Synaptic microcircuit dysfunction in genetic models of neurodevelopmental disorders: focus on Mecp2 and Met

Recent findings in the genetics of neurodevelopmental syndromes have ushered in an exciting era of discovery in which substrates of neurologic dysfunction are being identified at the synaptic and microcircuit levels in mouse models of these disorders. We review recent progress in this area, focusing on two examples of mouse models of autism spectrum disorders (ASDs): Mecp2 models of Rett syndrome, and a Met-knockout model of non-syndromic forms of autism. In both cases, a dominant theme is changes in synaptic strength, associated with hyper-connectivity or hypo-connectivity in specific microcircuits. Alterations in intrinsic neuronal excitability are also found, but do not appear to be as common. The microcircuit-specific nature of synaptic changes observed in these ASD models indicates that it will be necessary to define mechanisms of circuit dysfunction on a case-by-case basis, not only in neocortex but also in brainstem and other sub-cortical areas. Thus, functional microcircuit analysis is emerging as an important line of investigation, highly complementary to neurogenetic and molecular strategies, and holds promise for generating models of the underlying pathophysiology and for guiding development of novel therapeutic strategies.

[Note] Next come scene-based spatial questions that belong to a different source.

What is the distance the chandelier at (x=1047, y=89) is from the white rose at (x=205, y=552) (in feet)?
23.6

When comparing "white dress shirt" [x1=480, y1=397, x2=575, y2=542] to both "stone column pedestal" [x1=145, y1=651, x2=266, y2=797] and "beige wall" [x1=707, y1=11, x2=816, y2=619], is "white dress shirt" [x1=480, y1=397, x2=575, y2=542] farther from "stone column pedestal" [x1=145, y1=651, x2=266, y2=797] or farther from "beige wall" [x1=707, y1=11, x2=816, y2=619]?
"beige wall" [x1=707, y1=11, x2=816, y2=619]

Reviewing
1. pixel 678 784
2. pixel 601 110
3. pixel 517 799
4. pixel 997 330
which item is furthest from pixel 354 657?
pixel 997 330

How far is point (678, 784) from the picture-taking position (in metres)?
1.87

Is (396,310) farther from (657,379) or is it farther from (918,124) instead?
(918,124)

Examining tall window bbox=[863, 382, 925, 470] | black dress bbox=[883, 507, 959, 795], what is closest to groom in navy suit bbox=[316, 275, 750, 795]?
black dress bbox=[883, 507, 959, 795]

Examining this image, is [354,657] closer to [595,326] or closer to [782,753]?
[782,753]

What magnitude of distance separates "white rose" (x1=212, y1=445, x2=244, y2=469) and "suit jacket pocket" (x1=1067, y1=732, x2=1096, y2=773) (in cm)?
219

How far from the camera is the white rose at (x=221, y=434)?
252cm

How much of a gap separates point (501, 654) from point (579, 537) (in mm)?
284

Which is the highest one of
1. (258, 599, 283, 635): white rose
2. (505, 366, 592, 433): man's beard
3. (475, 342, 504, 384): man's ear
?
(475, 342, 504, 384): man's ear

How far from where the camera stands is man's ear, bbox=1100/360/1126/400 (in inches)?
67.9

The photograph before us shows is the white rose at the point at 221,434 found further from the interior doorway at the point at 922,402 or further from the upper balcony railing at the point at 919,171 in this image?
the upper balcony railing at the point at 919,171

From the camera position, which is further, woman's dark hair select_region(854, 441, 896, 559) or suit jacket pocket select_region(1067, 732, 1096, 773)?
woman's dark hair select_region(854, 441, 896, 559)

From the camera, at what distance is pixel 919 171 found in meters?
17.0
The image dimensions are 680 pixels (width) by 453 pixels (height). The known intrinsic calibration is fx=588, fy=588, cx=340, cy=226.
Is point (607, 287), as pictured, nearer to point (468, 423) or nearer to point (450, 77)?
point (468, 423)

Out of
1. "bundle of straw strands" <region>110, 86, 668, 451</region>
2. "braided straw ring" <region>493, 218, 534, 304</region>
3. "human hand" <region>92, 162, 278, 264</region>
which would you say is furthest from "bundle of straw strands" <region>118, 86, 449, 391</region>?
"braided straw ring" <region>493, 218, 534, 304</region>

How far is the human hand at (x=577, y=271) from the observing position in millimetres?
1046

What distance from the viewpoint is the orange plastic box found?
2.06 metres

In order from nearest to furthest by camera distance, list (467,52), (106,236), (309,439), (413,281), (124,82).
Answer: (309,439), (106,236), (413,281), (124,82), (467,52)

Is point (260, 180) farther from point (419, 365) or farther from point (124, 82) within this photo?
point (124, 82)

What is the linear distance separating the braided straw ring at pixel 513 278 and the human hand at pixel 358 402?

► Identifies emerging themes of microcircuit dysfunction in autism spectrum disorders. ► Compares and contrasts Mecp2 and Met mouse models of ASDs. ► Changes occur more often in synaptic strength than in intrinsic neuronal excitability. ► Microcircuit changes, for example hyper-connectivity versus hypo-connectivity, are cell-context specific. ► Distinguishing core defects versus compensatory changes is a high priority.